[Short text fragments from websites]
※
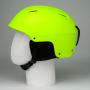 Шлем для сноуборда и горных лыж Giro Bevel Matte Highlight Yellow 17/18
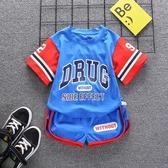 米兔男童短袖短褲套裝兒童衣服兩件套1-4歲【聚寶屋】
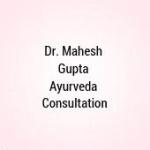 Dr. Mahesh Gupta Ayurveda Consultation | Lybrate.com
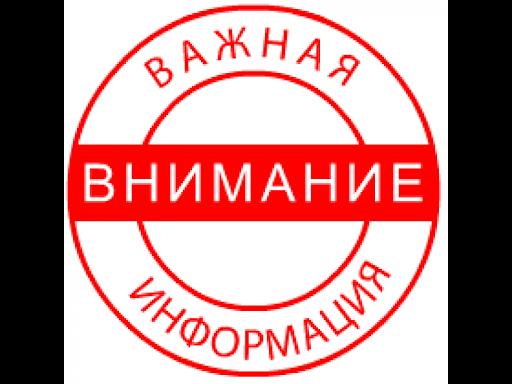 График работы мобильных пунктов приема заявок граждан на газификацию домовладений в газифицированных населенных пунктах Новокубанского района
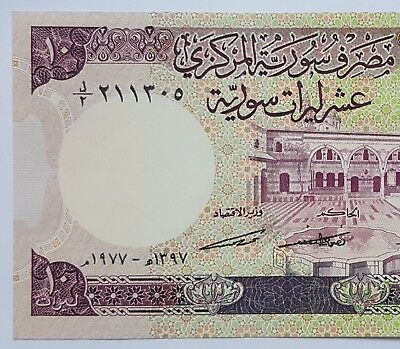 SYRIA-10 POUNDS-SCARCE DATE 1977-PICK 101a , UNC .
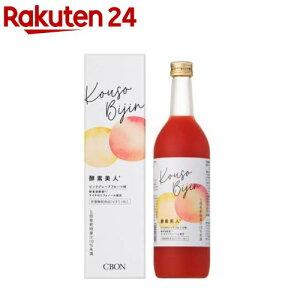 シーボン 酵素美人 赤 ピンクグレープフルーツ味(720ml)【シーボン】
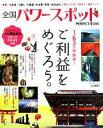 【中古】 全国パワースポットPERFECT BOOK 163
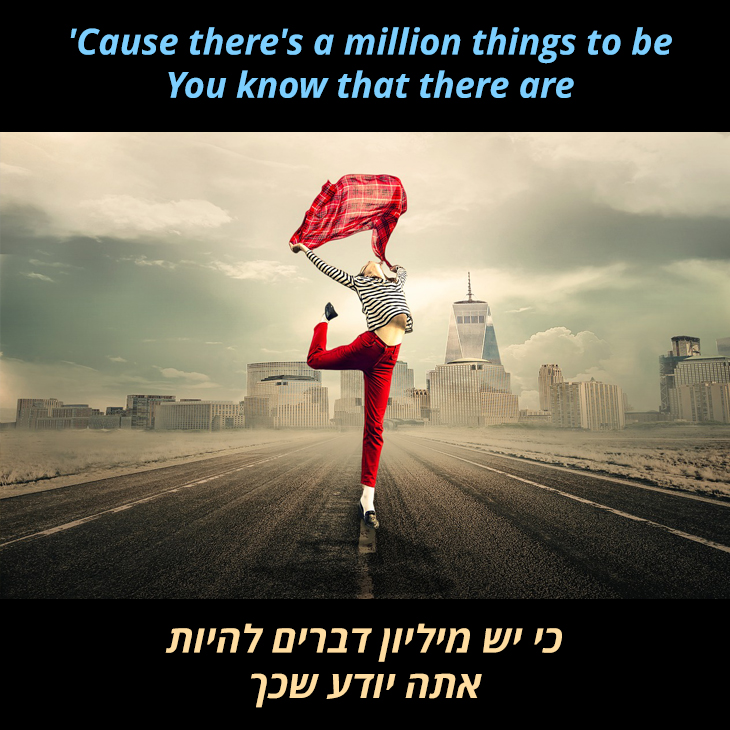 תרגום לשיר If You Want To Sing Out, Sing: כי יש מיליון דברים להיות אתה יודע שכך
※
### Task goal
Using the records above, extract exactly and only the lines from the one with "SYRIA-10 POUNDS-SCARCE DATE" through the final line, inclusive, leaving out pictures.

### Answer to the problem
 SYRIA-10 POUNDS-SCARCE DATE 1977-PICK 101a , UNC .
 シーボン 酵素美人 赤 ピンクグレープフルーツ味(720ml)【シーボン】
 【中古】 全国パワースポットPERFECT BOOK 163
 תרגום לשיר If You Want To Sing Out, Sing: כי יש מיליון דברים להיות אתה יודע שכך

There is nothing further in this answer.